In recent years, our sensing capability has increased manifold. The developments in sensor technology, telecommunication, computer networking and distributed computing domain have created strong grounds for building sensor networks that are now reaching global scales (Balazinska et al., 2007). As data sources are increasing, the task of processing and analysis has gone beyond the capabilities of conventional desktop data processing tools. For quite a long time, data was assumed to be available on the single user-desktop; and handling, processing as well as analysis was carried out single-handedly. With proliferation of streaming data-sources and near real-time applications, it has become important to make provisions of automated identification and attribution of data-sets derived from such diverse sources. Considering the sharing and reuse of such diverse data-sets, the information about: the source of data, ownership, time-stamps, accuracy related details, processes and transformations subjected to it etc. have become essential. The piece of data that provide such information about the given data-set is known as Metadata. The need is recognized for creating and handling of metadata as an integrated part of large-scale systems. Considering the information requirements of scientific and research community, the efforts towards the building global data commons have came into existence (Onsrud & Campbell, 2007). A special type of service is required that can address the issues like: explication of licensing & Intellectual Property Rights, standards based automated generation of metadata, data provenance, archival and peer-review. While each of these terms is being addressed as individual research topics, the present article is focused only on Data Provenance.

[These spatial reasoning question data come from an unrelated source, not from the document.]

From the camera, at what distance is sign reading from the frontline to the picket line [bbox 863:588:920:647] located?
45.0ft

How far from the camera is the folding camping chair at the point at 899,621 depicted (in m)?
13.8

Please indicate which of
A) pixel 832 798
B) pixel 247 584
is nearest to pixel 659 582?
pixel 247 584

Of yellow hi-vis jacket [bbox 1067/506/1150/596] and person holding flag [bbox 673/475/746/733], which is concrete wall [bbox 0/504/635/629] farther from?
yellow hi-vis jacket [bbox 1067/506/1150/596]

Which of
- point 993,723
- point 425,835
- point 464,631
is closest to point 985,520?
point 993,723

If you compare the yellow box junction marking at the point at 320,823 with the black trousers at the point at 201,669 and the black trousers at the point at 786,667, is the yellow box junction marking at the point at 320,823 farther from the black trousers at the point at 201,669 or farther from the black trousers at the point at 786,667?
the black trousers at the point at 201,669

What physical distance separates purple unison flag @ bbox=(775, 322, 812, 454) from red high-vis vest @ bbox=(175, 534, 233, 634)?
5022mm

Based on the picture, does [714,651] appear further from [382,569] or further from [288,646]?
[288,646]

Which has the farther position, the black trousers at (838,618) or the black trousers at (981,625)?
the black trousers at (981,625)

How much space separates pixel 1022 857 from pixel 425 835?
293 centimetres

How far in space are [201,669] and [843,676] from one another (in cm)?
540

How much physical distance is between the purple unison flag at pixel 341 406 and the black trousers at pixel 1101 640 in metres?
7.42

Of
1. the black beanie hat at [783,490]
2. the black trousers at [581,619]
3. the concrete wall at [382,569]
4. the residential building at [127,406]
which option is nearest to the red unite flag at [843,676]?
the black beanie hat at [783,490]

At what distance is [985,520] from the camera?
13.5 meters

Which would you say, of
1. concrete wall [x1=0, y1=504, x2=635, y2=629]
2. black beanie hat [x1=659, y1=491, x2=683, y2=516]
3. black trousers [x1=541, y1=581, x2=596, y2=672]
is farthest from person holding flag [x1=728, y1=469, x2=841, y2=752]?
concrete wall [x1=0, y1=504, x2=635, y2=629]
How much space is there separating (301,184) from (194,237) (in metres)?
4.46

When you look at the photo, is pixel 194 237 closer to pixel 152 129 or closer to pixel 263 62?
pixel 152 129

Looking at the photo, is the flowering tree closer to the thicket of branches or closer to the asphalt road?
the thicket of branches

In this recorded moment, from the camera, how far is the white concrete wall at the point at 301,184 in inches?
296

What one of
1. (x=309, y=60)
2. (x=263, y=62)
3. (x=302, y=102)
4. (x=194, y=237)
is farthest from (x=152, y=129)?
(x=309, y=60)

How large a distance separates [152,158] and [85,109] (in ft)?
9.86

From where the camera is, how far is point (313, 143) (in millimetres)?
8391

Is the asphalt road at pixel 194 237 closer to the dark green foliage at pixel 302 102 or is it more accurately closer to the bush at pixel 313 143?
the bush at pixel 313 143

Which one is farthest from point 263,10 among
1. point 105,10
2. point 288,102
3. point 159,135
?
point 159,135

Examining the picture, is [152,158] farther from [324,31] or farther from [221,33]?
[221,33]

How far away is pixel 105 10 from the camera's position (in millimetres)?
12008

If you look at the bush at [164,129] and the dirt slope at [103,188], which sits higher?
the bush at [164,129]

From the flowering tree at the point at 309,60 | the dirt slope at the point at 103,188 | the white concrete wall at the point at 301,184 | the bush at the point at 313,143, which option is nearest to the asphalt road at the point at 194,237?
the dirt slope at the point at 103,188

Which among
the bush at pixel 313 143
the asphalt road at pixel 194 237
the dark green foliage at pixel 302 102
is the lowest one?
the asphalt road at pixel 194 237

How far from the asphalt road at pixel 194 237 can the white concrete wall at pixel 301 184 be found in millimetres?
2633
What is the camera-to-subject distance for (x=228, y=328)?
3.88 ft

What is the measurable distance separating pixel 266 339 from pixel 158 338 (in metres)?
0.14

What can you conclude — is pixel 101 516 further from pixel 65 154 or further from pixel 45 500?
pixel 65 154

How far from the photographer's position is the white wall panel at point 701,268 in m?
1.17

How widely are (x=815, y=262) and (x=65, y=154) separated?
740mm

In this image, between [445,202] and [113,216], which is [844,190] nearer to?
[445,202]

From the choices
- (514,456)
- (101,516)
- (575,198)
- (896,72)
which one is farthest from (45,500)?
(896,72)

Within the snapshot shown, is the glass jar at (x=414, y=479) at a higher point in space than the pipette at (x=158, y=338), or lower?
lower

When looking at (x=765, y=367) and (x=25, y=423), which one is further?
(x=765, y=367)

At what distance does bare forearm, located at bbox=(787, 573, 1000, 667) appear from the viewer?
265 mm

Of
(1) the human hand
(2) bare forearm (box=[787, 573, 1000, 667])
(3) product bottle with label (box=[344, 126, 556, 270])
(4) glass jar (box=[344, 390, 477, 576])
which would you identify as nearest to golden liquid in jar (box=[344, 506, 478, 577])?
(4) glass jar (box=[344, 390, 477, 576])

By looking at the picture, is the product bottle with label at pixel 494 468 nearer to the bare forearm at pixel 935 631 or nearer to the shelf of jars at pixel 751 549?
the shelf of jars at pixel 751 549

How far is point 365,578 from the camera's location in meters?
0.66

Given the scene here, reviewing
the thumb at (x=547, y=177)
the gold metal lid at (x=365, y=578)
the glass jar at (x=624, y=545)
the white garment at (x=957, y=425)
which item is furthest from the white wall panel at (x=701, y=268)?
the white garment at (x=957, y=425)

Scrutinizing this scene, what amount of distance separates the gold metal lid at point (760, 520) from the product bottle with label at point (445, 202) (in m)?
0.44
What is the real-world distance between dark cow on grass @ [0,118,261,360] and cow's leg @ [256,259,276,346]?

Provenance is used in art, science, technology and many other fields for a long time. With the recent developments of database management systems (DBMS) responding to increasingly complex utilization scenarios, the importance of data provenance has become evident. In simplest from, data provenance in DBMS can be utilized to hold information about how, when any why the Views are created. Sensor networks, enterprise systems and collaborative applications involve more complex data provenance approaches required to handle large data stores (Ledlie, Ng, & Holland, 2005).
The purpose of this article is to introduce only the important terms and approaches involved in Data Provenance to the Data Mining and Data Warehousing community. For the detailed account of the subject including historical development, taxonomy of approaches, recent research and application trends, the readers are advised to refer (Bose & Frew, 2005) and (Simmhan, Plale, & Gannon, 2005).